▶ _About this exercise_:
Decide whether each statement agrees with the 10-K excerpt below, answering yes or no and quoting the words of the excerpt that settle it. 1. In Tennessee, the WNA mechanism covers the months of October through April. 2. The margin decoupling mechanism in North Carolina operates only during the winter months. 3. The WNA formulas guarantee full recovery of approved margin.

▶ _Text section_:
+++

We are exposed to weather risk in our regulated utility segment in South Carolina and Tennessee where revenues are collected from volumetric rates without a margin decoupling mechanism. Our rates are designed based on an assumption of normal weather. This risk is mitigated by a WNA mechanism designed to offset the impact of colder-than-normal or warmer-than-normal weather in our residential and commercial markets during the months of November through March in South Carolina and October through April in Tennessee. The WNA formulas do not ensure full recovery of approved margin during periods when customer consumption patterns vary from those used to establish the WNA factors. In North Carolina, we manage our weather risk through a year round margin decoupling mechanism that allows us to recover our approved margin from residential and commercial customers independent of volumes sold. We are exposed to weather risks in our industrial markets to the extent our regulated margin is collected through volumetric rates in all of our jurisdictions.

Marketable Securities Price Risk of Benefit Plan Assets

We maintain investments to facilitate funding the costs of providing noncontributory defined benefit retirement and OPEB plans. These investments are exposed to price fluctuations in equity markets and changes in interest rates. The equity securities held in these pension plans are diversified to achieve broad market participation and reduce the impact of any single investment, sector or geographic region. We have established asset allocation targets for our pension plan holdings, which take into consideration the investment objectives and the risk profile with respect to the trust in which the assets are held.

A significant decline in the value of plan asset holdings could require us to increase funding of our pension plans in future periods, which could adversely affect cash flows in those periods. Additionally, a decline in the fair value of plan assets, absent additional cash contributions to the plan, could increase the amount of pension cost required to be recorded in future periods, which could adversely affect our results of operations in those periods.

Item 8. Financial Statements and Supplementary Data

Consolidated financial statements required by this item are listed in Item 15 (a) 1 in Part IV of this Form 10-K.

21






REPORT OF INDEPENDENT REGISTERED PUBLIC ACCOUNTING FIRM    

To the Board of Directors of
Piedmont Natural Gas Company, Inc.
Charlotte, North Carolina

We have audited the accompanying consolidated balance sheets of Piedmont Natural Gas Company, Inc. and subsidiaries (the "Company") (a wholly owned subsidiary of Duke Energy Corporation) as of October 31, 2016 and 2015, and the related consolidated statements of operations and comprehensive income, changes in equity, and cash flows for each of the three years in the period ended October 31, 2016. These financial statements are the responsibility of the Company’s management. Our responsibility is to express an opinion on the financial statements based on our audits.

+++

▶ _Information provided_:

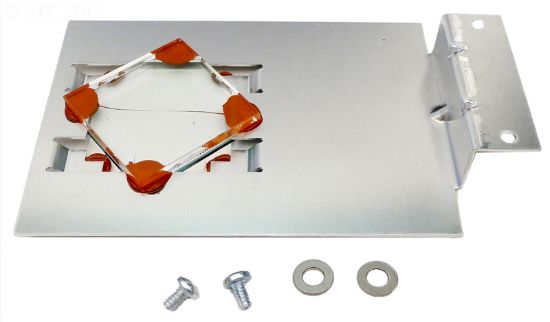 Sr Smith Llc Hot Mirror Bracket Assembly - Y20-6050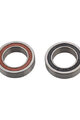 SRAM csapágyak - HUB BEARING SET 50 - 6903/61903 - ezüst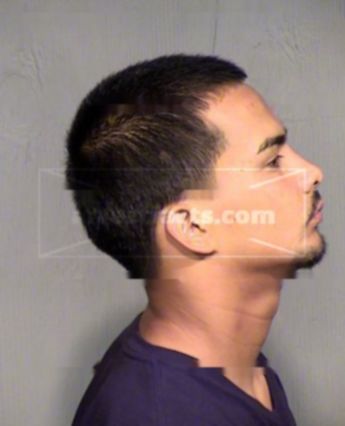 Abrahan Ulysses Ochoa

+++

▶ _Solution for this exercise_:
1. Yes: "October through April in Tennessee"
2. No: "a year round margin decoupling mechanism"
3. No: "The WNA formulas do not ensure full recovery of approved margin"